Uses pre-commit with ruff. Code should pass pre-commit before being committed.

Performance

  • Could should be performant
  • Avoid expensive work in hot loops
  • Avoid redundant checks. Let errors raise naturally
  • In contrast, silent errors should be prevented

Comments: Should be used sparingly, only for complex logic

Testing: Should be succinct

  • Prefer tests.unittest_tools.assert_equal_computations over numerical evaluation
  • Test multiple inputs on one compiled function vs multiple compilations
  • Minimize test conditions. Be smart, not fearful
  • Integrate with similar existing tests

Repository Structure

Root

  • .github/ (workflows),
  • doc/ (docs)
  • pyproject.toml (config),
  • setup.py (Cython build),
  • conftest.py (pytest config),
  • environment.yml (conda env)

Source (pytensor/)

  • configdefaults.py: Config system (floatX, mode)
  • gradient.py: Auto-differentiation
  • compile/: Function compilation
  • graph/: IR and optimization (graph/rewriting/)
  • link/: Backends (c/, jax/, numba/, mlx/, pytorch/)
  • tensor/: Tensor ops (largest module, subdirs: random/, rewriting/, conv/)
  • scalar/: Scalar ops
  • scan/: Loop operations (scan_perform.pyx Cython)
  • sparse/: Sparse tensors
  • xtensor/ Tensor Ops with dimensions (lowers to Tensor ops)

Tests (tests/)

Mirrors source structure. unittest_tools.py has testing utilities.

Testing & Building

python -m pytest tests/                        # All tests
python -m pytest tests/test_updates.py -v      # Single file
python -m pytest tests/ --runslow              # Include slow tests

Tests are run with config.mode = "FAST_COMPILE". If needed:

  • Cast numerical values test_value.astype(symbolic_var.type.dtype)
  • Use custom function mode get_default_mode().excluding("fusion") or skip tests in FAST_COMPILE if they are not directly relevant to the mode.
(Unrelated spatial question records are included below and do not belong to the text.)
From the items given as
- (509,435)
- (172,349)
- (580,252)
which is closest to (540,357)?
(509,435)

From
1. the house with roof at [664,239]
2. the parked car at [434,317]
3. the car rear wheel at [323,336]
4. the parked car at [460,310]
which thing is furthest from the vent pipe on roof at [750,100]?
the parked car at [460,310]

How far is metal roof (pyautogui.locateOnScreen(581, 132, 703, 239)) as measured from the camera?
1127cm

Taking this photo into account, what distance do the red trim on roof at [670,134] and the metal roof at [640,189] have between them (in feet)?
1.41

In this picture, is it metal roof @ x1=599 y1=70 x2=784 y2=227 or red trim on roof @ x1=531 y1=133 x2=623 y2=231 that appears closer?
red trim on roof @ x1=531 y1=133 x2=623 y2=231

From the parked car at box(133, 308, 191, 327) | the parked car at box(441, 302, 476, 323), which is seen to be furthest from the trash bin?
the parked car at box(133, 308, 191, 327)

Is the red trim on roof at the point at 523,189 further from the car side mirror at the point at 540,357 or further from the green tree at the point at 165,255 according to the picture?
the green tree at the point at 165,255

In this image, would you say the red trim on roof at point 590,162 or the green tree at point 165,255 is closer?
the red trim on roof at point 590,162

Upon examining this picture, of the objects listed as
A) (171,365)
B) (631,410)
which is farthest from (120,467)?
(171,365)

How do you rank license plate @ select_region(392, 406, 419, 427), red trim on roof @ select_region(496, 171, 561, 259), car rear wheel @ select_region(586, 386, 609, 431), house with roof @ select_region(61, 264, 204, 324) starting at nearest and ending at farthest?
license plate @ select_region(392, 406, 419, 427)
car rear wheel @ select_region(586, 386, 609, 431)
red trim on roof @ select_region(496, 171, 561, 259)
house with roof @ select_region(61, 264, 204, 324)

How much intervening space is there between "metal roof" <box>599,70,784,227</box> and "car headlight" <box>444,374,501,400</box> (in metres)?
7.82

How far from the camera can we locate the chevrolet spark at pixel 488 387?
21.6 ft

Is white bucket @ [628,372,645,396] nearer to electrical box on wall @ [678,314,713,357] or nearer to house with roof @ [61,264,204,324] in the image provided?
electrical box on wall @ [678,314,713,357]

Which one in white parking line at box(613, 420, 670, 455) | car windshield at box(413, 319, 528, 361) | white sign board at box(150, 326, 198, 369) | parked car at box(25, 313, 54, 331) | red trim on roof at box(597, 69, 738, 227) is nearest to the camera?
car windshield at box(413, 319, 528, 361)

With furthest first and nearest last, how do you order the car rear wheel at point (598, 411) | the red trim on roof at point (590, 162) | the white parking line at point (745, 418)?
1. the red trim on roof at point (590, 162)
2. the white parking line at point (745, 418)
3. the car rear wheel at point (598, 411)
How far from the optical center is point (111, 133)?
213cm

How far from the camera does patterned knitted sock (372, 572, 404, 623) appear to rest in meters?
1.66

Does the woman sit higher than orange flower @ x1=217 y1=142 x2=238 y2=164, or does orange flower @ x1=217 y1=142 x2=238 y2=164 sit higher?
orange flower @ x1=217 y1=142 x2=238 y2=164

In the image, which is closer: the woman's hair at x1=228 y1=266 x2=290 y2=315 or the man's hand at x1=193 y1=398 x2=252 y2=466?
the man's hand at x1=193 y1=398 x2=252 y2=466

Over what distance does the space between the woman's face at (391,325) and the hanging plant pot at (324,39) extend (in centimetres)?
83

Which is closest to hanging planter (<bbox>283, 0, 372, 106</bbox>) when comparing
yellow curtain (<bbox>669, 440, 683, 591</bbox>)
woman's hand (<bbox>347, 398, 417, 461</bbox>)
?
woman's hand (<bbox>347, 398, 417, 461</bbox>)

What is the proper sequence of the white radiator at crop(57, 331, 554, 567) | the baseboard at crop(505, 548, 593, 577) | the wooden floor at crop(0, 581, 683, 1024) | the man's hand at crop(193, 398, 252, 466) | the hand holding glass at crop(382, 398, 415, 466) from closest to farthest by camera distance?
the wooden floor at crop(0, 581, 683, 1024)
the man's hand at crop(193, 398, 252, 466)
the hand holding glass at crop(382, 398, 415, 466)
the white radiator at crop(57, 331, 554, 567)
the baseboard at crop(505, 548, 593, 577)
Alternative backends (JAX, PyTorch, MLX) are optional. Use pytest.importorskip to fail gracefully.

MyPy

python ./scripts/run_mypy.py --verbose

PyTensor incompatible with strict mypy. Type-hints are for users/developers not to appease mypy. Liberal type: ignore[rule] and file exclusions are acceptable.

Documentation

python -m sphinx -b html ./doc ./html  # Build docs (2-3 min)

Never commit html directory.

Debugging

Inspecting graphs

Use pytensor.dprint to inspect graphs. It works on both raw variables (before optimization) and compiled functions (after optimization):

pytensor.dprint(y, print_type=True)                          # Before optimization
pytensor.dprint(f, print_type=True, print_memory_map=True)   # After optimization

print_type=True shows the type and shape of each variable. print_memory_map=True shows memory allocation labels, useful for spotting whether intermediates share memory.

Rewriting without compiling

Use rewrite_graph to apply rewrites to a graph without the full pytensor.function compilation:

from pytensor.graph.rewriting.utils import rewrite_graph
y_opt = rewrite_graph(y, include=("canonicalize", "specialize"))
pytensor.dprint(y_opt, print_type=True)

Inspecting rewrites

Use optimizer_verbose=True to see which rewrites are applied during compilation:

with pytensor.config.change_flags(optimizer_verbose=True):
    f = pytensor.function([x], y)

This prints each rewrite that fires, showing what it replaced and with what.

CI/CD Pipeline

Workflows (.github/workflows/)

  1. test.yml: Main suite - Several Python versions, 7 test parts + backend jobs (jax, torch)
  2. mypy.yml: Type checking

CI runs tests under three modes: Default ("NUMBA"), "CVM", and "FAST_COMPILE". Tests must pass in all three.

Known Gotchas

  • Numba scalar outputs: Numba-compiled scalar functions return Python float/int, not NumPy scalars. Keep this in mind when writing tests that check output types.